The solution to this problem is to raise that limit for tor's user; first by
figuring out what user tor is running as ('ps aux' will show this alongside
the process). Then, you or your sysadmin should raise the FD limit for that
user to something more reasonable for a socket-hungry application like tor.
I use 4096.
On many linux systems, this can be changed in /etc/security/limits.conf with
lines like:
toruser hard nofile 4096
toruser soft nofile 4096
I would recommend setting both the hard and soft limits (as shown), for
simplicity. There are other methods for other situations or systems, but
that should work on most forms of linux.
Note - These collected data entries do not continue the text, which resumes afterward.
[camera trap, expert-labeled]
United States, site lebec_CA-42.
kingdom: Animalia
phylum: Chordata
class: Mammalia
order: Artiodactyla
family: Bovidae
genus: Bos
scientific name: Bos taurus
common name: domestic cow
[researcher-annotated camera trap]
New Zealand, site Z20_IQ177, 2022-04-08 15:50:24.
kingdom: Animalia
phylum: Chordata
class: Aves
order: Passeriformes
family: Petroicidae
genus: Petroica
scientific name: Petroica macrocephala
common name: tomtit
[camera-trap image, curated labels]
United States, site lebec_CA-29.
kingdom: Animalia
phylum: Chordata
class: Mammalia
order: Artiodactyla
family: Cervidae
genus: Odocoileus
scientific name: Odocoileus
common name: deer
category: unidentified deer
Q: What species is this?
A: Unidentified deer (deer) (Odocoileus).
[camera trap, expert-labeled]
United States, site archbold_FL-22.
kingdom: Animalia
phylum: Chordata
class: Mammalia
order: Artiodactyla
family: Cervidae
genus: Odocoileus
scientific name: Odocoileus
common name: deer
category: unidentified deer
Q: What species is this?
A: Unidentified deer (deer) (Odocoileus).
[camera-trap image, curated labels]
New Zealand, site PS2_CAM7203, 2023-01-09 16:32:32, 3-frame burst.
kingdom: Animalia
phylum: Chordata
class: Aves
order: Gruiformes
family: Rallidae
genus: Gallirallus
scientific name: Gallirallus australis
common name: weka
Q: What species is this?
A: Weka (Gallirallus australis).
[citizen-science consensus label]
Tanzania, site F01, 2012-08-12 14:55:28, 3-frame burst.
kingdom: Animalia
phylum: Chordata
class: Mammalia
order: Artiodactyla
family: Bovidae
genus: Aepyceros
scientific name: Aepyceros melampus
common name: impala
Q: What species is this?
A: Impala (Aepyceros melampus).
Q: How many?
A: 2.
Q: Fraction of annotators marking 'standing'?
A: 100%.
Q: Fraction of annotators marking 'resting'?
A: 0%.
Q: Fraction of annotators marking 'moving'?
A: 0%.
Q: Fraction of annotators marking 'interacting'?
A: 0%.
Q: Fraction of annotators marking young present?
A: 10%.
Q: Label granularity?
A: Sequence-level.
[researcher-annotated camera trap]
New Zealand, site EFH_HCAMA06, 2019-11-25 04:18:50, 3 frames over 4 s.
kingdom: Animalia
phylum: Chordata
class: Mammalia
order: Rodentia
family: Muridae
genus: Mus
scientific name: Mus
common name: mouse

Note that after changing this, you
will need to shut down tor, open a new terminal (important), and start tor
again for the new limit to take effect.
Also note that some VPS/VDS systems severely limit open sockets, so if
you're using one of those, you may not be able to use as many as tor would
want.
Hope that helps.
- John Brooks
On Wed, Dec 3, 2008 at 1:49 PM, Praedor Atrebates <praedor@xxxxxxxxx> wrote:
> On Wednesday 03 December 2008 15:47:17 Praedor Atrebates wrote:
> > I don't understand this message. My tor log (in tork) is full of
> > repetitive messages:
> >
> > 2008-12-03 15:42:38 WARN (1 of 1) Failing because we have 1004
> connections
> > already. Please raise your ulimit -n.
> >
> > Over and over (with variable numbers of connections around 1000.
>
> Forgot: using tor-0.2.1.7 as a relay server.